Q: System Center Configuration Manager 2007 R2 and R3 installations require SP2 to be installed - were you stating then that SP2 with NO R2 or R3 addons is the vulnerable version, or all installations WITH SP2 R2 or R3? Also, Since we are unable to scan to determine applicability, is it applicable to all System Center Configuration Manager clients?
A: Configuration Manager SP2 with or without R2/R3 is vulnerable.  SMS 2003 with or without R2 is vulnerable.  Please note that R2 can be installed on SP1.  If you have SP1 you should update to SP2 and make sure you are appropriately updated.  These security updates are server side updates.  They should be installed on all site servers.  They do not apply to administrator consoles or clients.  We will revise the Bulletin to remove R2/R3 applicability to minimize confusion.

Q: Does this update replace the Cumulative Security Update of ActiveX Kill Bits (2618451)? 
A:
No.
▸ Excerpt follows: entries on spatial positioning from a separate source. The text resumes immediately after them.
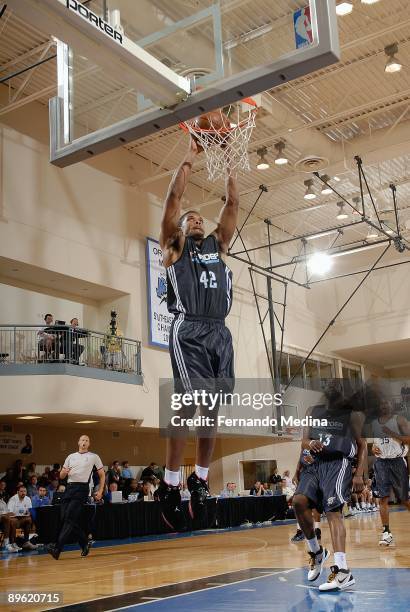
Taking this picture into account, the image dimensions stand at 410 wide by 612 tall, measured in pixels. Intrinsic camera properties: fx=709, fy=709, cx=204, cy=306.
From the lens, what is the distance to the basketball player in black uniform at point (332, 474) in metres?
7.02

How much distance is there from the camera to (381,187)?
71.7ft

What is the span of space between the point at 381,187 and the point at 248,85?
18.9 meters

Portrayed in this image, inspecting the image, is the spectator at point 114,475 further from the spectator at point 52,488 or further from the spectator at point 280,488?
the spectator at point 280,488

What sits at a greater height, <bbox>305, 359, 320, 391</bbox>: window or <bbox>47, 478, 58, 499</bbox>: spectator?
<bbox>305, 359, 320, 391</bbox>: window

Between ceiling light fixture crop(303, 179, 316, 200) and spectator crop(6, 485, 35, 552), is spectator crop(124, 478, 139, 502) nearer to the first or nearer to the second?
spectator crop(6, 485, 35, 552)

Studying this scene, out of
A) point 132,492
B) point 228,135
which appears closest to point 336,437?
point 228,135

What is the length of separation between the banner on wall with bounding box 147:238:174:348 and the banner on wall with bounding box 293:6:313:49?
14.8 meters

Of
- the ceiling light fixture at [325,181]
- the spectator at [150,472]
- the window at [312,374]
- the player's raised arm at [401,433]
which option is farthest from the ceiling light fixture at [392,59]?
the window at [312,374]

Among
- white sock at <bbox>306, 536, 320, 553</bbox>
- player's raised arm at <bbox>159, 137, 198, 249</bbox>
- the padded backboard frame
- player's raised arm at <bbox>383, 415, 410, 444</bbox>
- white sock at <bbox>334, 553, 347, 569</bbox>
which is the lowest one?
white sock at <bbox>334, 553, 347, 569</bbox>

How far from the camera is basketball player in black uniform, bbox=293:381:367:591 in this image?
23.0 feet

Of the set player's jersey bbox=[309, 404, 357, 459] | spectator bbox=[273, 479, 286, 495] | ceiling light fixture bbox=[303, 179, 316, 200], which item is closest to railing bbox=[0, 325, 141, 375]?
ceiling light fixture bbox=[303, 179, 316, 200]

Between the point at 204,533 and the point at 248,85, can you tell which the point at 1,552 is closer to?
the point at 204,533

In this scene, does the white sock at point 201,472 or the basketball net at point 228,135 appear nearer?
the white sock at point 201,472

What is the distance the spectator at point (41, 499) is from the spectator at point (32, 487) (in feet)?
0.27
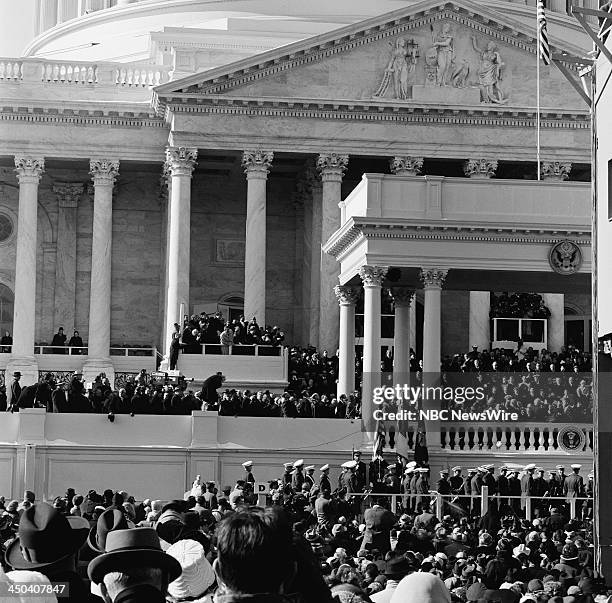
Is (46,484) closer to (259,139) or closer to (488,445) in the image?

For the purpose of automatic updating, this update does not replace the Cumulative Security Update of ActiveX Kill Bits (2618451) that is described in Microsoft Security Bulletin MS11-090. Automatic updating will still offer the MS11-090 update to customers regardless of whether or not they installed that update (2736233). However, customers who install this update (2695962) do not need to install the MS11-090 update to be protected with all the kill bits set in MS11-090.